John Grunsfeld and Andrew Feustel emerged from space shuttle Atlantis and quickly got started on their first job, a camera swap. The telescope — the size of a school bus — loomed over them.
“Ah, this is fantastic,” Grunsfeld said as he floated out.
“Woo-hoo,” Feustel shouted.
It was the first of five high-risk spacewalks to fix Hubble’s broken parts, install higher-tech science instruments and make the observatory more powerful than ever.
Atlantis and its crew are traveling in an especially high orbit, 350 miles above Earth, that is littered with pieces of smashed satellites. A 4-inch piece of space junk passed within a couple miles of the shuttle Wednesday night, just hours after the shuttle grabbed Hubble. Even something that small could cause big damage.
Grunsfeld and Feustel first needed to remove a 15-year-old camera and then put in an updated model. Each is the size of a baby grand piano and awkward to handle. Also on their to-do list: replacing a computer data unit that broke down last fall, and installing a docking ring so a robotic craft can guide the telescope into the Pacific years from now.
The new wide-field and planetary camera — worth $132 million — will allow astronomers to peer deeper into the universe, to within 500 million to 600 million years of creation.
The old one coming out was installed in December 1993 during the first Hubble repair mission, to remedy the telescope’s blurred vision. It had corrective lenses already in place and, because of the astounding images it captured, quickly became known as the camera that saved Hubble.
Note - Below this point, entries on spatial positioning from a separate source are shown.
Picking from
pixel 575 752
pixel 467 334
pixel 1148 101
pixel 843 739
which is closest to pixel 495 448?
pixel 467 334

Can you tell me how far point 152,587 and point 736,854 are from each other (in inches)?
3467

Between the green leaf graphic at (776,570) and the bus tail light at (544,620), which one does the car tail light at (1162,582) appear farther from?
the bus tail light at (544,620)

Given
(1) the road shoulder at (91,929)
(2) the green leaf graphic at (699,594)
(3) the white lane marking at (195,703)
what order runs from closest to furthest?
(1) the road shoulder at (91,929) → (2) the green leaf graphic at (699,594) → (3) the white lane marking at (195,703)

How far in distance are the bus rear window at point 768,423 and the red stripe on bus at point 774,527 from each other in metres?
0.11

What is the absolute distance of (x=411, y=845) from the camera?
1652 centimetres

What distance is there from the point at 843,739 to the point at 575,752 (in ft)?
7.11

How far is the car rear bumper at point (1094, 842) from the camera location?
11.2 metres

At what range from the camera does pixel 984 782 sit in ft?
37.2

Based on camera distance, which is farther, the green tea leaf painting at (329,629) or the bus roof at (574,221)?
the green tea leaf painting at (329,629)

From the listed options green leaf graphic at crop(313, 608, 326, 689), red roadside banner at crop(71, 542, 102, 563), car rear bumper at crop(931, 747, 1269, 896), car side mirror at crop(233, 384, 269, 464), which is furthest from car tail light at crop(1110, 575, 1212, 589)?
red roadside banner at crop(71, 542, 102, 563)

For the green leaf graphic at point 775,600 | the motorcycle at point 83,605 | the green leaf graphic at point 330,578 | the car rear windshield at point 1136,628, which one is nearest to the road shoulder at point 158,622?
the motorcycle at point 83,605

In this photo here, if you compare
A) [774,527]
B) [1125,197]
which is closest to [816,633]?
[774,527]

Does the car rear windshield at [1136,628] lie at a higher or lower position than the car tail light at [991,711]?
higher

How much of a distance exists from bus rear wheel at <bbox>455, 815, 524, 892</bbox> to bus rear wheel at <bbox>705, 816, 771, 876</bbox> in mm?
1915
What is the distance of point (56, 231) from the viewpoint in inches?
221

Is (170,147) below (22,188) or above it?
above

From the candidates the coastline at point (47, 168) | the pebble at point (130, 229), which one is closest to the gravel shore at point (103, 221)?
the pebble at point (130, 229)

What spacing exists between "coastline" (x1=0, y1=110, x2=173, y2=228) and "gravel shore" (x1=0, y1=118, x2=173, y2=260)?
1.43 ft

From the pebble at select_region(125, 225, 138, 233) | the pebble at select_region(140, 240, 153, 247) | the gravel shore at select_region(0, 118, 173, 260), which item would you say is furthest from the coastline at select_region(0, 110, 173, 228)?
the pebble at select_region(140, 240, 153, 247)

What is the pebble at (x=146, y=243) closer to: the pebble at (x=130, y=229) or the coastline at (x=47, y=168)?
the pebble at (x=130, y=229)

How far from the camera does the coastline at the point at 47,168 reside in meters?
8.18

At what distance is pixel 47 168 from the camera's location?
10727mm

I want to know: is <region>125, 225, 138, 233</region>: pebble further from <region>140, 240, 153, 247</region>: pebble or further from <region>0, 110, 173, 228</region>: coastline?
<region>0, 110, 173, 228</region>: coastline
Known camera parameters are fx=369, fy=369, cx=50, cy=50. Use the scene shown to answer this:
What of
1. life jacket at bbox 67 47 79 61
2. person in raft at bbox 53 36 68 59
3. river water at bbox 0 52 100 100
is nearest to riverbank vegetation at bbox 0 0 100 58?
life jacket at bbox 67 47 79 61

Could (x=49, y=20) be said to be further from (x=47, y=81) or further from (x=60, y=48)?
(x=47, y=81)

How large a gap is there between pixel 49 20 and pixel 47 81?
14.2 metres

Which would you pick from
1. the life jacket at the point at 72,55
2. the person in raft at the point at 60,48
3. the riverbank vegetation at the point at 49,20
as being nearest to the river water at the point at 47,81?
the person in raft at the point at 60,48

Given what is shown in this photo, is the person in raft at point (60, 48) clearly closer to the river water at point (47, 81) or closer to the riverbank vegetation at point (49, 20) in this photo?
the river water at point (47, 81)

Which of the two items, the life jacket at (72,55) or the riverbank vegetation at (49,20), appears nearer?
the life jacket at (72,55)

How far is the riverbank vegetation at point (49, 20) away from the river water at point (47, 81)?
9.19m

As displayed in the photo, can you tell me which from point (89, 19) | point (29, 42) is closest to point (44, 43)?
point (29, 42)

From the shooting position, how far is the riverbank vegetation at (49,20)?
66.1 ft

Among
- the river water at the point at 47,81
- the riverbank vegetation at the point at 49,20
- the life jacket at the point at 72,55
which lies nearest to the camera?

It’s also been dubbed the people’s telescope because its cosmic pictures seem to turn up everywhere.
The camera — which has taken more than 135,000 observations — is destined for the Smithsonian Institution.
Grunsfeld, the chief repairman with two previous Hubble missions under his work belt, took the lead on the camera replacement as well as the work to install a new science data-handling device.
Hubble’s original data handler, which was launched with the telescope 19 years ago, failed in September, just two weeks before Atlantis was supposed to take off on this fifth and final servicing mission. The breakdown caused all picture-taking to cease and prompted NASA to delay the shuttle flight by seven months.
Flight controllers managed to get the telescope working again, but NASA decided to replace the faulty computer unit. The goal is to keep Hubble running for another five to 10 years.
Astronaut Michael Massimino, who will venture out Friday, took a moment to send a Twitter update from Atlantis on Thursday.
“Rendezvous and grapple were great, getting ready for our first spacewalk,” he typed.
Massimino, a.k.a. Astro—Mike, has been sending tweets since a month before liftoff.